Sylvie, quel bilan sportif tires-tu des Jeux de Rio ?
C’est très satisfaisant pour la natation synchronisée française. Depuis 2004 aux Jeux Olympiques d’Athènes, nous n’avions pas réussi à placer des nageuses dans les huit premières places. Cela démontre une réelle progression. Laura Augé et Margaux Chrétien, entraînées par Julie Fabre, ont réalisé une belle performance, les chorégraphies étaient de qualité et les athlètes ont démontré leurs capacités à tenir la pression en réalisant des duos forts techniquement, mais aussi impressionnants d’énergie. Laura et Margaux possèdent, en outre, un vrai charisme, le public ne s’y est pas trompé et bien sûr les juges non plus en leur octroyant un score de plus de 87 points en finale du duo libre.
Aussi historique soit-elle, Laura et Margaux pouvaient-elles espérer mieux qu’une huitième place ?
Elles ont atteint l’objectif fixé en devançant les Américaines, les Grecques et les Mexicaines. Honnêtement, ce n’était pas une mince affaire ! Les concurrentes étaient de redoutables adversaires et leurs ont donné du fil à retordre. Je ne pense pas qu’elles auraient pu battre le duo Canadien qui termine à la septième place. Pour cela, il aurait fallu beaucoup plus de confrontations mondiales en amont des Jeux Olympiques. La natation synchronisée est un sport dans lequel il faut construire la performance patiemment avec beaucoup d’opportunités de rencontres et de surprises tout autour du monde.
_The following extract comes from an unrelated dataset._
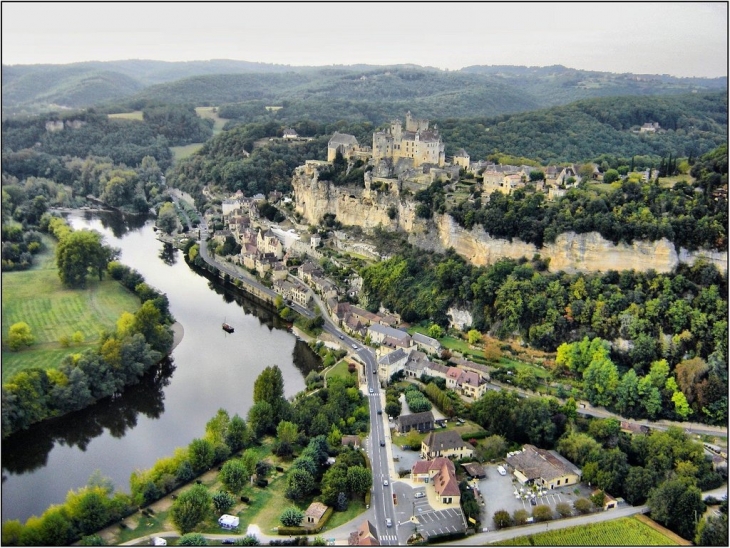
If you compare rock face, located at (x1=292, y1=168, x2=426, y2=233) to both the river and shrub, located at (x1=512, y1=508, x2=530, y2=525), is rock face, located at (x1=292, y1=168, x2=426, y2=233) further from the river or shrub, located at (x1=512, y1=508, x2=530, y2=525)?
shrub, located at (x1=512, y1=508, x2=530, y2=525)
Les écoles sont différentes et il faut se frotter aux tendances des jurys pour imposer son style et donner une impression favorable. Nous n’avons pas eu cette opportunité.
L'impact médiatique du duo olympique te semble-t-elle satisfaisante ?
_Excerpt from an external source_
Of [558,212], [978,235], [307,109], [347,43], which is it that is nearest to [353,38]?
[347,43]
Traditionnellement, les médias sont friands en année olympique d’un sport original, esthétique comme la natation synchronisée. Les nageuses ont ainsi répondu à beaucoup de sollicitations : reportages TV, radio, presse écrite durant la saison. Bien sûr, lors de la quinzaine olympique, seules les médailles comptent et une place de finaliste peut passer inaperçue. C’est tout à fait compréhensible et c’est la loi du système… Toutefois, la prestation retransmise de nos deux représentantes a été fort appréciée par les téléspectateurs, les images étaient belles, la performance évidente et surtout Laura et Margaux ont su faire passer une vraie sincérité, de la fraîcheur. Elles réalisent leur meilleur duo, atteignent l’objectif fixé et elles ont laissé éclater leur joie à l’annonce de leurs notes de manière naturelle. C’était authentique et parfaitement dans l’esprit olympique. J’en ai encore les frissons en me remémorant ce moment. Une autre expérience d’exception, notre discipline a été choisie par Paris 2024 pour son film de présentation. Le tournage a eu lieu dans un lieu mythique, la piscine Molitor, avec des moyens techniques impressionnants, caméra à 360 ° sous marine, drone. Le rendu est vraiment puissant et le film a été projeté entre autres au Club France de Rio.
Que faudrait-il améliorer pour soutenir l'éclosion de la discipline auprès du grand public ?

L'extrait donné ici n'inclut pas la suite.